These tips work for me, and you may find some helpful too!
- FORCE yourself to clean! Sounds crazy but before you decide that you are done listening to my advice, hear me out. Some days I just mope around the kitchen and living room DREADINGGGGG picking up anything. Just the look of all the clutter makes me want to quit. I have to push through it. I find that when I do, I’m in a much better mood. Things go much smoother in a clean house. But remember, if you just can’t, you are not a bad mom!
- Put on something positive! I used to like listening to music when I would clean, but now I listen to sermons from Pastor Steven Furtick. Now I know that is not every-ones cup of tea, but it has literally changed my life. You can put on motivational speeches or pod casts- but try to put something positive on to feed your mind.
- Get out of the house! Part of SAHM depression comes from being lonely and cooped up. Get the kids out and go to the park or for a nature hike. If shopping is more your thing- DO IT. But get out for a little bit and socialize.
- Me time is a priority! We NEED time to ourselves without the children so we can mentally reset. If you have nobody that you trust to watch your kids for some me time, get strict on early bed times! It works. My kids are in bed by 9 and that gives me some time to breathe before bed.
- Take a class! Yoga, art, pottery – you have to have some sort of interest. Get out in your community and unwind. I take pole classes at my local studio, and I love it. I enjoy the time away from home. My pole brothers and sisters are AMAZING! And I am so glad I found them. I made new friends with the same interest as me, and even after a short period of knowing me-they are here for me like family! The SAHM depression literally melts when i go to class.
- Play with your kids. Just because you are a mom doesn’t mean that everything has to be serious all the time. I can be upset or in a really bad mood and my oldest will ask to play hide-and-seek. At first I’m not really into it but I soon find myself stuffing my big butt in a closet with my youngest. And silently cracking up because we are having so much fun hiding in the dark from sissy.

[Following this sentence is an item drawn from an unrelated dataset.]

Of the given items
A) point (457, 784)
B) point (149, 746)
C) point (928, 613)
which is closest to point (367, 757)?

- Yoga. I know I kind of mentioned it above, but you can just put on a beginners flow on YouTube in your living room. It is so relaxing and even the kids love it. Both of my kids do yoga with me at the ages of four and one!
- Remind yourself that your SAHM depression does not define you as a parent.
- Talk about it with people who understand. There are groups on social media that have a ton of moms in the same boat. Build a community and friendships with them. You don’t have to leave your house to make friends- and they may be the best friends you have ever had.